Frankie looked up with his clear, truthful eyes, and said, "No, mamma, I didn't take any."
"Then go and get two large lumps, and bring them to me."
The little boy ran off, saying, "I will, mamma; I will get some."
Presently he returned with them; and she said, "Now, my dear, you shall have these, because you didn't take any without asking leave."
A few months before this time, Willie one day found Frankie in the store closet dipping up sugar with his hand from the barrel, and crowding it into his mouth. His whole face was covered with sugar, when Willie lifted him down from the chair, and led him to his mother.
When mamma had washed his hands and face, she took him in her lap, and told him it was very naughty to take mother's sugar without her permission. When he wanted sugar, or candy, or figs, he must always ask for them. Since that time she had not known him to touch any thing until he had first asked leave. Once she had left a paper of cough candy in her drawer for several days, and she knew he often went to this drawer on errands for her. She was coughing severely one afternoon, and said, "I really wish I had some candy."
"I will get you some," he said. "I saw some in the drawer;" and away he ran for it.
Mamma was so much pleased that he had not taken any, that she gave him a small paper of sugar plums. The cough candy was not good for him.
Ever since Frankie could remember, his mamma had told him the pretty stories in the Bible.
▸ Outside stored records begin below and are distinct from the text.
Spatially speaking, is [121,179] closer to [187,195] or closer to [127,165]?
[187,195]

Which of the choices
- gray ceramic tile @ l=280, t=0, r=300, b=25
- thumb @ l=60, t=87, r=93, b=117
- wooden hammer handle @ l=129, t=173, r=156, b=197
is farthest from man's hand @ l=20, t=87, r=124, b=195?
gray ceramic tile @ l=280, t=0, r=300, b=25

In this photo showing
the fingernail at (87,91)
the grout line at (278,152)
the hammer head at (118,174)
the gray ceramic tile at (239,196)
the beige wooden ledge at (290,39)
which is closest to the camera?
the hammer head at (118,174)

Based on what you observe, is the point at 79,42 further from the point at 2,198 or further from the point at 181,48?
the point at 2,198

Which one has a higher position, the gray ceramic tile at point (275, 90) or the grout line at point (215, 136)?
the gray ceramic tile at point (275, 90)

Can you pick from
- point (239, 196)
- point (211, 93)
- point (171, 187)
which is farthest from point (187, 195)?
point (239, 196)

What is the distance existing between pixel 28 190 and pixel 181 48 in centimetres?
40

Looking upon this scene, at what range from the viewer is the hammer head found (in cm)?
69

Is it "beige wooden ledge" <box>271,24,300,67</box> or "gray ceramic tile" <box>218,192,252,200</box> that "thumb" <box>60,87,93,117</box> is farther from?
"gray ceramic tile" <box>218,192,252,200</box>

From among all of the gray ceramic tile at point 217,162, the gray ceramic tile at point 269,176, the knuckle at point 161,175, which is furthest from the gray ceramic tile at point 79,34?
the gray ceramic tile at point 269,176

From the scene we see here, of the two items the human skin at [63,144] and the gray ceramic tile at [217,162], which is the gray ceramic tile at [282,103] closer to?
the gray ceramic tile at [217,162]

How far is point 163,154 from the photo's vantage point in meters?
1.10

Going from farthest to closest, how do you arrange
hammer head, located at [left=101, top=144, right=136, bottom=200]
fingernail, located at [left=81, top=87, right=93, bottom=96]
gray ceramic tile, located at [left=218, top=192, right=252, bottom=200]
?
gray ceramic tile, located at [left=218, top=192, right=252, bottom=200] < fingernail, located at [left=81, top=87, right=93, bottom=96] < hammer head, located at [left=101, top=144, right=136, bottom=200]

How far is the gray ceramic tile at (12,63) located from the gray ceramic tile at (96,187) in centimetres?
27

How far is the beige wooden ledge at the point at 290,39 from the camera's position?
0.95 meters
The account of Adam and Eve in the garden; the sad death of good Abel, and the punishment of wicked Cain; the ark, and the dreadful flood; the stories of Joseph and his brethren, of Samuel and of Ruth, were as familiar to him as the names of the family circle. Indeed, the little boy seemed to connect the events of the Bible with every thing he saw.
One day a gentleman gave him a short cane. He had often seen Frankie play horse with his father's cane, and he thought it would please the child to have one of his own.